La idea, dijeron por fin, es ir desmontando un sistema inequitativo que, objetivamente, beneficia más a las clases medias y acomodadas que a quienes más necesitan de la ayuda estatal.
El reconocimiento de esa inequidad sugiere dos reflexiones. La primera es que eso era sabido y tolerado por razones estrictamente políticas. Que Boudou hable de Puerto Madero, donde vive, y de los countries, en alusión a la chacra de De Vido, tiene hoy una cuota de hipocresía , aunque la dirección fuera correcta. Aún así, hubo cálculo político: el traspaso y la quita de los subsidios a los subtes, que utiliza todo el mundo, deja en manos de Macri la suba tarifaria. El objetivo es que el costo lo pague él .

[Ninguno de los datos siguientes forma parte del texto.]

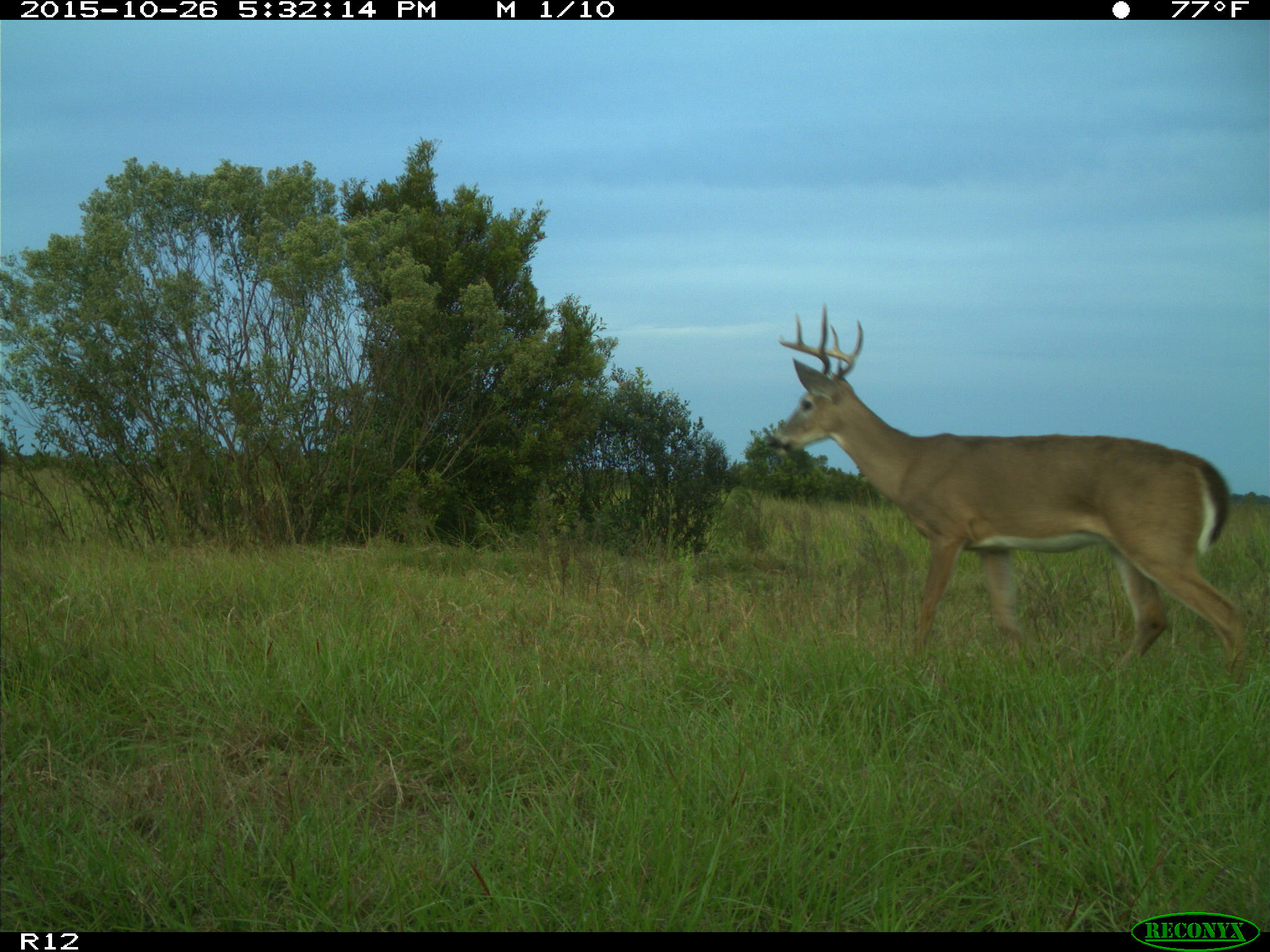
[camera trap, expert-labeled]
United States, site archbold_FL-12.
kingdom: Animalia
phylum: Chordata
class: Mammalia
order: Artiodactyla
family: Cervidae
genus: Odocoileus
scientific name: Odocoileus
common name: deer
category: unidentified deer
Unidentified deer (deer) (Odocoileus).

La segunda conclusión, más importante, es que la política económica está encontrando límites y eso apura decisiones postergadas por las elecciones , como lo que está ocurriendo con el dólar. Las medidas de control, no han traído tranquilidad a los ahorristas sino temores . El Gobierno fue detrás de los acontecimientos. En su intento por recuperar terreno perdido mostró impericia y dosis de arbitrariedad. Y no lo ha logrado todavía.